[Start DATA SUPPLIED]

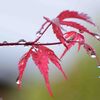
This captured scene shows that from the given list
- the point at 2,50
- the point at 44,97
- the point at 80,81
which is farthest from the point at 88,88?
the point at 2,50

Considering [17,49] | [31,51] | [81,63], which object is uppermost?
[31,51]

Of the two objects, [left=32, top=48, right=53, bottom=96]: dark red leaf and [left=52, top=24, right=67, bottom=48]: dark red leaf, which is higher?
[left=52, top=24, right=67, bottom=48]: dark red leaf

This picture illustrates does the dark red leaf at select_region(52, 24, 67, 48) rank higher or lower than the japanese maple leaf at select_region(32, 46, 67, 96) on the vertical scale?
higher

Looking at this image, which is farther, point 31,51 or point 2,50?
point 2,50

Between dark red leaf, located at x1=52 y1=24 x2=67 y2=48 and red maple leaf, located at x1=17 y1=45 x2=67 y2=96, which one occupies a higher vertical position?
dark red leaf, located at x1=52 y1=24 x2=67 y2=48

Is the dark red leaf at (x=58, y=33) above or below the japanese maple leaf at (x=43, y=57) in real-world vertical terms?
above

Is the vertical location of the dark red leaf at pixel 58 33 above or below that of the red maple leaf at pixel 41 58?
above

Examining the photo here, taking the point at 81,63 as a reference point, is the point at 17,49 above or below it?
above

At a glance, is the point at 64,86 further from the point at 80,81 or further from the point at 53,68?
the point at 53,68

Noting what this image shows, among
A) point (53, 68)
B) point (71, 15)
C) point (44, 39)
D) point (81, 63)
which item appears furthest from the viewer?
point (53, 68)

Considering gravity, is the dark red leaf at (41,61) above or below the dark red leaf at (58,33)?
below

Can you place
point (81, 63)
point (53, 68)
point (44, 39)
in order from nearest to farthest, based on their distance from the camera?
point (44, 39)
point (81, 63)
point (53, 68)
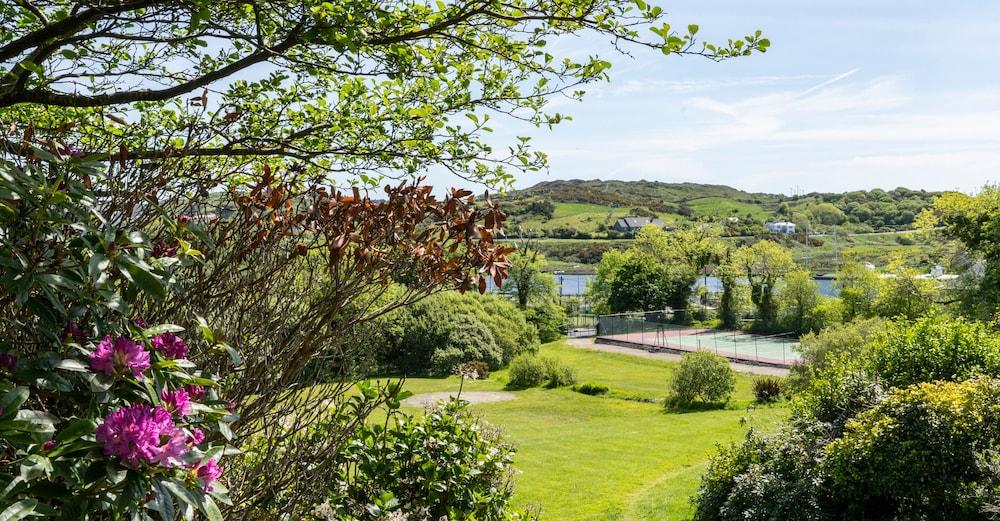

[End DATA SUPPLIED]

AIM OF THE EXERCISE: Collect each line of the records above that contains the word "image", copying those lines in full.

THE RESPONSE:
Looking at this image, which is farther, point 31,51 or point 2,50?
Noting what this image shows, among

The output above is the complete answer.